Publication: North Caucasus Weekly Volume: 6 Issue: 15

Novaya gazeta on April 14 published statements attributed to North Ossetian President Aleksandr Dzasokhov and the head of the republic’s branch of the Federal Security Service, Valery Andreyev, indicating that it was senior federal FSB and Kremlin officials who were actually in charge of the anti-terrorist operation during last September’s Beslan school hostage crisis, including the botched rescue attempt. While Dzasokhov and Andreyev have taken much of the heat for the Beslan tragedy, in which more than 330 hostages died, half of them children, abridged transcripts of their statements to the North Caucasus branch of the Prosecutor General’s Office indicate that deputy FSB directors Vladimir Pronichev and Vladimir Anisimov along with other officials who had flown in from Moscow set up an alternative headquarters to direct the operation. Indeed, Dzasokhov indicated in his statement that, as Novaya gazeta reporter Yelena Milashina put it, “all of the important decisions of 1-3 September were taken directly under the control of Pronichev and Anisimov or originated with them.”

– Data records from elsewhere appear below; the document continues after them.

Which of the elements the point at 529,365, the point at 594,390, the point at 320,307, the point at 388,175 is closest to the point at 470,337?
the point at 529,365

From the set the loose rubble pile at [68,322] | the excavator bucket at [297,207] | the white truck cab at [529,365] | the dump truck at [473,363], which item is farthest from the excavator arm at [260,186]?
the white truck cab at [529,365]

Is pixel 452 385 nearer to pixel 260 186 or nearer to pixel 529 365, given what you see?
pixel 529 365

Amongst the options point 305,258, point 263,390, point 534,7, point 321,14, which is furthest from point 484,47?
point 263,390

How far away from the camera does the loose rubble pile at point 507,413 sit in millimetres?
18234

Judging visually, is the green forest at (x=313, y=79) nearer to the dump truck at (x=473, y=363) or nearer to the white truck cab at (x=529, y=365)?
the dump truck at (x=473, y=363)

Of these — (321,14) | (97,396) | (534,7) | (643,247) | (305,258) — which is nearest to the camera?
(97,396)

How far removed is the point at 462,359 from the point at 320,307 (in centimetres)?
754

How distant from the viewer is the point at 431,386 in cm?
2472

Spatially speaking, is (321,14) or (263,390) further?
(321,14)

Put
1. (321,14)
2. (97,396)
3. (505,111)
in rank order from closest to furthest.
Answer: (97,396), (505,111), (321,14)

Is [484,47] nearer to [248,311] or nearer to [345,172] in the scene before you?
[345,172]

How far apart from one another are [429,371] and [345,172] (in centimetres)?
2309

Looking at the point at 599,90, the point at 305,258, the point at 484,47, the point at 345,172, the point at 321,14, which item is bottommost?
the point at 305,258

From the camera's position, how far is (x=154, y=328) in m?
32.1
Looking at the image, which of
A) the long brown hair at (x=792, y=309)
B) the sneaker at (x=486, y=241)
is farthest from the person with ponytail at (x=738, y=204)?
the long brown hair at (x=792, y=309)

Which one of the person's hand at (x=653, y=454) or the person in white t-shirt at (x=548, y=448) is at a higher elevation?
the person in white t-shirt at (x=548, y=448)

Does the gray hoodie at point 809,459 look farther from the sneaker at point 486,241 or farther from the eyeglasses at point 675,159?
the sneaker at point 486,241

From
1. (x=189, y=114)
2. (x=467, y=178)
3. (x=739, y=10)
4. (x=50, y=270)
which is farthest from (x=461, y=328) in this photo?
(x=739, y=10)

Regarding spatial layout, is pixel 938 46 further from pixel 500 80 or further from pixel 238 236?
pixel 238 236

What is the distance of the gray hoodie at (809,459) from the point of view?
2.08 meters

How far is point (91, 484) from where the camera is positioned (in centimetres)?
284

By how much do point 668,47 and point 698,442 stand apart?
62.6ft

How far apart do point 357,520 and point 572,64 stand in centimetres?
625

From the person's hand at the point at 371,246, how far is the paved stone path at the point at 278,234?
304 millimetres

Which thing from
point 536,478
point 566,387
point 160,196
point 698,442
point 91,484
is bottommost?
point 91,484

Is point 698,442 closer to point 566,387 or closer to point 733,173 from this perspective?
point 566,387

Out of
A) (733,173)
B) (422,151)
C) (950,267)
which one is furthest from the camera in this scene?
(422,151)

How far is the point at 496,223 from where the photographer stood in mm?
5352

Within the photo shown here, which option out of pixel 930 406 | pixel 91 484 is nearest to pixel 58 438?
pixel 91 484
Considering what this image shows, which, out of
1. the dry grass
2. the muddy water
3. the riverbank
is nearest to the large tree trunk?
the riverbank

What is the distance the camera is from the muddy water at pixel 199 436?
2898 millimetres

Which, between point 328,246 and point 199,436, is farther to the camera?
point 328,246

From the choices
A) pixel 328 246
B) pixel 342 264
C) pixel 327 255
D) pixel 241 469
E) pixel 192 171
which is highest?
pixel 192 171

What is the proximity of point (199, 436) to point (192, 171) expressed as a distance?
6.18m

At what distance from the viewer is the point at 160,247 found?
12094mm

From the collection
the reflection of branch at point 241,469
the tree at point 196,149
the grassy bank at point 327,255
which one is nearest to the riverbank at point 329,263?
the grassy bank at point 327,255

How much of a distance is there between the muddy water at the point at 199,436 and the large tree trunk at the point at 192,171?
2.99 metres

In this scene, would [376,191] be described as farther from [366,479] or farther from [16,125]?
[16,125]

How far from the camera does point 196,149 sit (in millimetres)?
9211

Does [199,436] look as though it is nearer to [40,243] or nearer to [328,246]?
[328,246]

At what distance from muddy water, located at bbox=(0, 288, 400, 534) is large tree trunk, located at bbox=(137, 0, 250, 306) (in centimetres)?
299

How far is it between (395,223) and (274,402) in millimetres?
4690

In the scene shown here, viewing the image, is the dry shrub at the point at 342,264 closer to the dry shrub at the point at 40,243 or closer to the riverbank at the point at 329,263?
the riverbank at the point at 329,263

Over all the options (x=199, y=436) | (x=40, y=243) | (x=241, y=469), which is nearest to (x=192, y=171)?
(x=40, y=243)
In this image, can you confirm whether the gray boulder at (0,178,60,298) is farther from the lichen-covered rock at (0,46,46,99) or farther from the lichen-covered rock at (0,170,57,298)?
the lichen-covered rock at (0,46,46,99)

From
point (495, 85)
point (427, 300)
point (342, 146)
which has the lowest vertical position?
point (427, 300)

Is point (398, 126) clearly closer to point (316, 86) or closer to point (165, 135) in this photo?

Among other things, Milashina reported that there are witnesses who say that Dzasokhov’s press secretary, Lev Dugaev, only disseminated information given to him by “Russian presidential staff who were located in Beslan from September 1” and that the manifestly low figure of 354 hostages which Dzasokhov’s office was putting out “was sanctioned by the Moscow guests even though the exact number of hostages was known to all members of the headquarters (and also the Russian presidential administration, which has been confirmed by presidential adviser Aslambek Aslakhanov) within hours after the school was seized.” According to Milashina, witnesses confirm that just several hours after Russian commandos began to storm the school “the group of FSB employees quickly packed up their equipment and left the building of the [Beslan city] administration in an unknown direction.”

Milashina also reports that Dzasokhov and former Ingushetian President Ruslan Aushev were in contact with Aslan Maskhadov through his emissary, Akhmed Zakaev. Maskhadov agreed in principle to negotiate with the hostage-takers and did not ask for a guarantee of safety; indeed, according to Milashina, he simply asked that he be given unhindered access to the school. Dzasokhov requested two hours to arrange a corridor for Maskhadov, after which the North Ossetian president told Beslan residents that “new people” involved in the negotiating process would soon arrive at the scene and that the school would not be stormed. “Exactly an hour after Dzasokhov’s statement the first two explosions took place, the nature of which remains a mystery to Dzasokhov and to Andreyev and to [Beslan commission of inquiry head Aleksandr] Torshin and to Aushev and to the North Ossetian commission [investigating the Beslan incident],” Milashina wrote. “Precisely these explosions, which provoked the storming of the school, are the biggest mystery of the Beslan tragedy.”

Meanwhile, North Ossetia’s Supreme Court on April 19 held preliminary hearings in the case against Nurpashi Kulaev, the sole surviving Beslan hostage-taker. His trial will begin on May 17 and, according to Deputy Prosecutor General Nikolai Shepel, will be open to the public, the Associated Press reported. Shepel also told reporters that the two “female terrorists” who took part in the Beslan hostage seizure had been identified. One was Roza Nagaeva from the village of Kirov-Yurt in Chechnya’s Vedeno district, he said, and the other was Mairam Taburova of the village of Mair-Tub in the Shali district. As newsru.com noted on April 19, Roza Nagaeva was previously named as having carried out the bombing of Moscow’s Rizhskaya metro station on August 31, 2004, but that accusation was later retracted. In addition, Roza’s sister, Amnat Nagaeva, is suspected of having blown up one of the two Russia airliners brought down on August 24, 2004.

Shepel also said yesterday [April 19] that the bodies of 20 of the Beslan terrorists had been identified. However, as newsru.com noted, last November Shepel said that there were 32 terrorists involved in the Beslan attack and that the bodies of 27 had been identified.